ACTIVITY
Please write out, exactly as given, every line of the entries below up to and including the line with "The simulations modeled".

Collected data

== == ==

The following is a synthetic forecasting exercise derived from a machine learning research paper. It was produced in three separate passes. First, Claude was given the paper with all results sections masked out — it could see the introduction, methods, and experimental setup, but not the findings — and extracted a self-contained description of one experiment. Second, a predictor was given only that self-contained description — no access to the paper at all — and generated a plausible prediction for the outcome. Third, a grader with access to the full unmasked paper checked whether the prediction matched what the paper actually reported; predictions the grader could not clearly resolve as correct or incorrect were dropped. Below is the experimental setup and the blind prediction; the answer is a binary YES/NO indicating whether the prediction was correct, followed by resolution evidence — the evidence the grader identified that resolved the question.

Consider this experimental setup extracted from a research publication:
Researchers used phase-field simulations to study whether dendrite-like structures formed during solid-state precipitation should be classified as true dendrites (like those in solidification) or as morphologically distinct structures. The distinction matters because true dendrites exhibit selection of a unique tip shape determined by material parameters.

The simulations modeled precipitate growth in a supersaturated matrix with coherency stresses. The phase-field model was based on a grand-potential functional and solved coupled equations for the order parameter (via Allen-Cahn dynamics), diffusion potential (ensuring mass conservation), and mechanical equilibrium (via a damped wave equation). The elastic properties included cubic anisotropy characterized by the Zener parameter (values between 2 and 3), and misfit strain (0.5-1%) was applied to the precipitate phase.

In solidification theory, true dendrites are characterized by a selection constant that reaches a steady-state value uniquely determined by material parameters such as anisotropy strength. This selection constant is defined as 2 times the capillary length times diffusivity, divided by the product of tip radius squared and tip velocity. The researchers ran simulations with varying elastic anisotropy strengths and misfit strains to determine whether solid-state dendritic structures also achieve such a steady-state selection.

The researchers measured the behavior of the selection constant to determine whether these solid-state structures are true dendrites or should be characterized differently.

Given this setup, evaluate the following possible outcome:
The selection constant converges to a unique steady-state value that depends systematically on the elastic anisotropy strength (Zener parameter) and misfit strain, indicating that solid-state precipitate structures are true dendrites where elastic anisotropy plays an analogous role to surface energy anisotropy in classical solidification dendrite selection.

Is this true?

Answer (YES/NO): NO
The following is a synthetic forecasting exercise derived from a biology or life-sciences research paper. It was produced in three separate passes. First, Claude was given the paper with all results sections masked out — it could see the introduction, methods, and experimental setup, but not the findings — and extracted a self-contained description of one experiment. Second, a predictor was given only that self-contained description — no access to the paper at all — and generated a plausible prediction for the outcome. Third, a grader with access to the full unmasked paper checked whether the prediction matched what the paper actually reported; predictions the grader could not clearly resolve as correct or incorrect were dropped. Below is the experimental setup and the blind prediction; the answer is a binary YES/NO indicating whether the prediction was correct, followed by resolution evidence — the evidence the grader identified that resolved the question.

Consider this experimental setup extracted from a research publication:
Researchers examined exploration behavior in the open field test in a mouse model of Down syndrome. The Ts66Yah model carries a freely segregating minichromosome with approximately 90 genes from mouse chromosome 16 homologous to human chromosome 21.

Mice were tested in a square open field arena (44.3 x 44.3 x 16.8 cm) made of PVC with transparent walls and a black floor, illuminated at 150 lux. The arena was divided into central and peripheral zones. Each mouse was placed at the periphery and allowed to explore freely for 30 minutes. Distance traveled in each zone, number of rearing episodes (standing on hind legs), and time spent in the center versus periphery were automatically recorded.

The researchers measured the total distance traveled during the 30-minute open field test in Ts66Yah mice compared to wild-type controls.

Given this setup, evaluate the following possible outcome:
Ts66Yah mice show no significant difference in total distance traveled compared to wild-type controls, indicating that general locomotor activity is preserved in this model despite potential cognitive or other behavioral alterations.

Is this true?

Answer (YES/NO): YES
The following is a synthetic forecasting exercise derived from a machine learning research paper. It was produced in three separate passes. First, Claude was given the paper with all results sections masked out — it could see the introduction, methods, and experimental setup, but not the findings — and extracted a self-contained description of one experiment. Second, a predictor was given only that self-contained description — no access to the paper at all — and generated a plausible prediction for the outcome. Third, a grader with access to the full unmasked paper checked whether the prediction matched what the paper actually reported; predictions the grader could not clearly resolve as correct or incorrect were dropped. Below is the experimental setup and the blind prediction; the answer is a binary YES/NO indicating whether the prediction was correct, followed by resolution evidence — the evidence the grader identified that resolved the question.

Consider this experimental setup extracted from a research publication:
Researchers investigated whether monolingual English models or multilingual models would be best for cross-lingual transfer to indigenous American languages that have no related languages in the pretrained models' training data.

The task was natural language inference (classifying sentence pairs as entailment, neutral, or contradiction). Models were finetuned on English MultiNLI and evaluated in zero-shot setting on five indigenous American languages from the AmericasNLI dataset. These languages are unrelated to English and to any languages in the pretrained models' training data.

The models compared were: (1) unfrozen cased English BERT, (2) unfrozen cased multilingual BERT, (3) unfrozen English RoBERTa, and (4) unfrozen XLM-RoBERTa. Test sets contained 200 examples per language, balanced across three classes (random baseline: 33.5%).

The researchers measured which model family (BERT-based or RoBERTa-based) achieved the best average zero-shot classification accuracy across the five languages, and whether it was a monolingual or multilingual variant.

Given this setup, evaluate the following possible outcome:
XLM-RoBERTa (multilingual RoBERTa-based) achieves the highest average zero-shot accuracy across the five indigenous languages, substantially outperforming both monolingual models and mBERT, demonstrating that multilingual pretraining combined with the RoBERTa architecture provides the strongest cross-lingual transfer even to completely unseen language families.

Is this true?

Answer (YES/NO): NO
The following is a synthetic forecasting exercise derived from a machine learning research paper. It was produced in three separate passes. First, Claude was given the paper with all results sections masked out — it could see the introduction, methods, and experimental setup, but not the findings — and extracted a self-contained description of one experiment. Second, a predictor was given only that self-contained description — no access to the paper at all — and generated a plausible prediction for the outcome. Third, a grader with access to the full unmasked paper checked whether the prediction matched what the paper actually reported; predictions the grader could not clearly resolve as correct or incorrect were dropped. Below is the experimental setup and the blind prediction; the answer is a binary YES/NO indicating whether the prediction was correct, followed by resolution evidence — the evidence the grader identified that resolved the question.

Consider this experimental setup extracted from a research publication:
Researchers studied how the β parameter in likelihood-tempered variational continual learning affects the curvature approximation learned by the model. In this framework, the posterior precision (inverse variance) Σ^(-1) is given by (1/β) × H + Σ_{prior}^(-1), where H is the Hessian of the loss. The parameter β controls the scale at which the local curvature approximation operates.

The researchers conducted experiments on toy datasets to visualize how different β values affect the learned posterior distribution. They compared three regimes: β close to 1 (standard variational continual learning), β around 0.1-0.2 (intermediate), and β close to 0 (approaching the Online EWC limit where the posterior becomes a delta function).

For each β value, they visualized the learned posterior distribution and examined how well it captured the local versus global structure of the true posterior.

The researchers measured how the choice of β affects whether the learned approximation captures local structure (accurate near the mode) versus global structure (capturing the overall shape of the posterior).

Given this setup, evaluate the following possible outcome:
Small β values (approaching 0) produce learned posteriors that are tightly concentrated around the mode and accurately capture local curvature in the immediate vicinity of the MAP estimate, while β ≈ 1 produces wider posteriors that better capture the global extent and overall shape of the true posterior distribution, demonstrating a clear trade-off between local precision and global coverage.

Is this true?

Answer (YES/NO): YES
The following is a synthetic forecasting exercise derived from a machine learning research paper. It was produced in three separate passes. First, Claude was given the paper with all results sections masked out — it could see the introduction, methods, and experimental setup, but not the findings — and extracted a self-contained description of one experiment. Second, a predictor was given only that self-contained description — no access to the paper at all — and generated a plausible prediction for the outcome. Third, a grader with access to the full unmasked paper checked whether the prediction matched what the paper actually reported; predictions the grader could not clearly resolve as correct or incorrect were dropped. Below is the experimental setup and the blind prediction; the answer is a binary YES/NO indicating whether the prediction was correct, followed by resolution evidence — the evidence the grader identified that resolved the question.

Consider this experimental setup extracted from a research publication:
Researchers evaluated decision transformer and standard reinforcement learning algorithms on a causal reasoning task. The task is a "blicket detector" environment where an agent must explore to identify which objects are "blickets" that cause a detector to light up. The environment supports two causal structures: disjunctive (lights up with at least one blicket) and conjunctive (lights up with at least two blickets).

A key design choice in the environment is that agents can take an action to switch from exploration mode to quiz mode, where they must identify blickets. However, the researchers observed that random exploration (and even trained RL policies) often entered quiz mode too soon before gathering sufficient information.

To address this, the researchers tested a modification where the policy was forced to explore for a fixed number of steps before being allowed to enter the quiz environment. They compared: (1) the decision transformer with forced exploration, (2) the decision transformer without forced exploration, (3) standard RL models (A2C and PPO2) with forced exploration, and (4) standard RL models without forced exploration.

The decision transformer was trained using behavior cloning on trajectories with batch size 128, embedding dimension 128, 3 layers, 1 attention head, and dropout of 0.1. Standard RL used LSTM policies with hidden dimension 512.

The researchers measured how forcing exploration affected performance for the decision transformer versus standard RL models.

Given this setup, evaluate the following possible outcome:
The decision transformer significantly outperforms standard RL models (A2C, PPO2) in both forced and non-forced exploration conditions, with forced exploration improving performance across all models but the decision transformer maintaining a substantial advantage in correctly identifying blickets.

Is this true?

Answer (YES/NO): NO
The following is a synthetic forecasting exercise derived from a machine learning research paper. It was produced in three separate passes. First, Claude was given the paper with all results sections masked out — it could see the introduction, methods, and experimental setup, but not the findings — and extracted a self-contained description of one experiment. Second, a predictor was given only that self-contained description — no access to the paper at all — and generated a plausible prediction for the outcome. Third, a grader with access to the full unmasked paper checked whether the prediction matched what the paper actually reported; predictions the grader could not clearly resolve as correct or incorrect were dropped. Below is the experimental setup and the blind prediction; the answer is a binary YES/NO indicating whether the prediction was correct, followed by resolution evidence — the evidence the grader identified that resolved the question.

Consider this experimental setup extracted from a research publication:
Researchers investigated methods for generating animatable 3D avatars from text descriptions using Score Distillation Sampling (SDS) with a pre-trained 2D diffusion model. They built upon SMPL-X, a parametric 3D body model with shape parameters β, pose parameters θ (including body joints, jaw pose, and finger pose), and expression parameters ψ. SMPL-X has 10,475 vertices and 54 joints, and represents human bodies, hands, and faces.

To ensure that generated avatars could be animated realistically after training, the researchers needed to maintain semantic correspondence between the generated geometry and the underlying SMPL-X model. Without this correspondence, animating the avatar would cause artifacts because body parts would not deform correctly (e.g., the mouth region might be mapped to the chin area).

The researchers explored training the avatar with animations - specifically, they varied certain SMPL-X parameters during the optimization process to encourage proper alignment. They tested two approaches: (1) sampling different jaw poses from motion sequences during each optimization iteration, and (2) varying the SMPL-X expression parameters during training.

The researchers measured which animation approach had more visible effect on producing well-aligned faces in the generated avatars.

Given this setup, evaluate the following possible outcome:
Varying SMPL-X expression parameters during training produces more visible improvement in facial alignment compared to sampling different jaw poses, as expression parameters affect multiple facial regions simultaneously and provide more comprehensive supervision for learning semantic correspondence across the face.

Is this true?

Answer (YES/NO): NO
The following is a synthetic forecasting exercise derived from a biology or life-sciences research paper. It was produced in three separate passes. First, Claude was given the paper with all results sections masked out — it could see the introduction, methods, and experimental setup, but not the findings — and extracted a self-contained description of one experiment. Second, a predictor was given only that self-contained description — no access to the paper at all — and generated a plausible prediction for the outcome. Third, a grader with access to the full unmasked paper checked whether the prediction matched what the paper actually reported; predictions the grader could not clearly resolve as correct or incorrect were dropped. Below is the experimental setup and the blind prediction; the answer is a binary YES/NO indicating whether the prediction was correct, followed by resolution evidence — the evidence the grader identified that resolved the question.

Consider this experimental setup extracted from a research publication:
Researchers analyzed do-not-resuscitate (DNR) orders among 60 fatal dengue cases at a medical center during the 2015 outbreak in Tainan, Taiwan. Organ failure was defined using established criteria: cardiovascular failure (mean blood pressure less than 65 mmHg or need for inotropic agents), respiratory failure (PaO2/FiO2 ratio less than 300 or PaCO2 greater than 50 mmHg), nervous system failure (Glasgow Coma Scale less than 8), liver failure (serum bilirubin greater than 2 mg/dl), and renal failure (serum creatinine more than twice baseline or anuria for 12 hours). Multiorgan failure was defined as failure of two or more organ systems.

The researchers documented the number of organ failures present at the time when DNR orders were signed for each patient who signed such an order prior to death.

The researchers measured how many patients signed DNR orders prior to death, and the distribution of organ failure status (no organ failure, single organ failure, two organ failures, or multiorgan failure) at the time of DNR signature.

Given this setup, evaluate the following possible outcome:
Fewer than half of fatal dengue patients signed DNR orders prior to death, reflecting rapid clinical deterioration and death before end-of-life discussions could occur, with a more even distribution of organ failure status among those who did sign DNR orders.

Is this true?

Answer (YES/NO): NO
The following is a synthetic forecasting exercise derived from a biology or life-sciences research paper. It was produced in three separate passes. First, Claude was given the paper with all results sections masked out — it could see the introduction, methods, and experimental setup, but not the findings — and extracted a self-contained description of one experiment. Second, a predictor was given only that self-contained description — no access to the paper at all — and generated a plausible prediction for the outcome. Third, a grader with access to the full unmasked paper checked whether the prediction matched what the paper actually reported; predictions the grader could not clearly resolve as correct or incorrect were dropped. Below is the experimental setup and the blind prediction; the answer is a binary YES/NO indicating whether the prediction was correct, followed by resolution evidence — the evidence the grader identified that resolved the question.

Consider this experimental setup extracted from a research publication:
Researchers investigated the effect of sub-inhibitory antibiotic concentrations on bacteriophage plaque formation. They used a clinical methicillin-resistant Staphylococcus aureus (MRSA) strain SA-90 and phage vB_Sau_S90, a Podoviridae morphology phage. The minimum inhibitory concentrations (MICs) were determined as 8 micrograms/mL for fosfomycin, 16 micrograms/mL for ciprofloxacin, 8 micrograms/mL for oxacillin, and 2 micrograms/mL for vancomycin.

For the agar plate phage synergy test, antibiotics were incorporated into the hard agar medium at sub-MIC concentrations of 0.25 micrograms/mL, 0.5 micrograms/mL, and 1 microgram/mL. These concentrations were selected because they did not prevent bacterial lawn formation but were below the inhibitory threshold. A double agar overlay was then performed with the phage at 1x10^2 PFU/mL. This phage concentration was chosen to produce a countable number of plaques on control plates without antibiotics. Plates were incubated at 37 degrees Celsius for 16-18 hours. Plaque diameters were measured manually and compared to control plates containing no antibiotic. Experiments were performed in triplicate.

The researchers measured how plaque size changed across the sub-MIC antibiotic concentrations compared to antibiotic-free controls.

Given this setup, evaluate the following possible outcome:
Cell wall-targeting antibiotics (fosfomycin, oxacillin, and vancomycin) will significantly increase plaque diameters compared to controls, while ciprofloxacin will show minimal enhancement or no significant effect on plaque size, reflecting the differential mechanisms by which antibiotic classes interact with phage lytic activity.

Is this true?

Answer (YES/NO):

== == ==

WORKED SOLUTION
The following is a synthetic forecasting exercise derived from a machine learning research paper. It was produced in three separate passes. First, Claude was given the paper with all results sections masked out — it could see the introduction, methods, and experimental setup, but not the findings — and extracted a self-contained description of one experiment. Second, a predictor was given only that self-contained description — no access to the paper at all — and generated a plausible prediction for the outcome. Third, a grader with access to the full unmasked paper checked whether the prediction matched what the paper actually reported; predictions the grader could not clearly resolve as correct or incorrect were dropped. Below is the experimental setup and the blind prediction; the answer is a binary YES/NO indicating whether the prediction was correct, followed by resolution evidence — the evidence the grader identified that resolved the question.

Consider this experimental setup extracted from a research publication:
Researchers used phase-field simulations to study whether dendrite-like structures formed during solid-state precipitation should be classified as true dendrites (like those in solidification) or as morphologically distinct structures. The distinction matters because true dendrites exhibit selection of a unique tip shape determined by material parameters.

The simulations modeled precipitate growth in a supersaturated matrix with coherency stresses. The phase-field model was based on a grand-potential functional and solved coupled equations for the order parameter (via Allen-Cahn dynamics), diffusion potential (ensuring mass conservation), and mechanical equilibrium (via a damped wave equation). The elastic properties included cubic anisotropy characterized by the Zener parameter (values between 2 and 3), and misfit strain (0.5-1%) was applied to the precipitate phase.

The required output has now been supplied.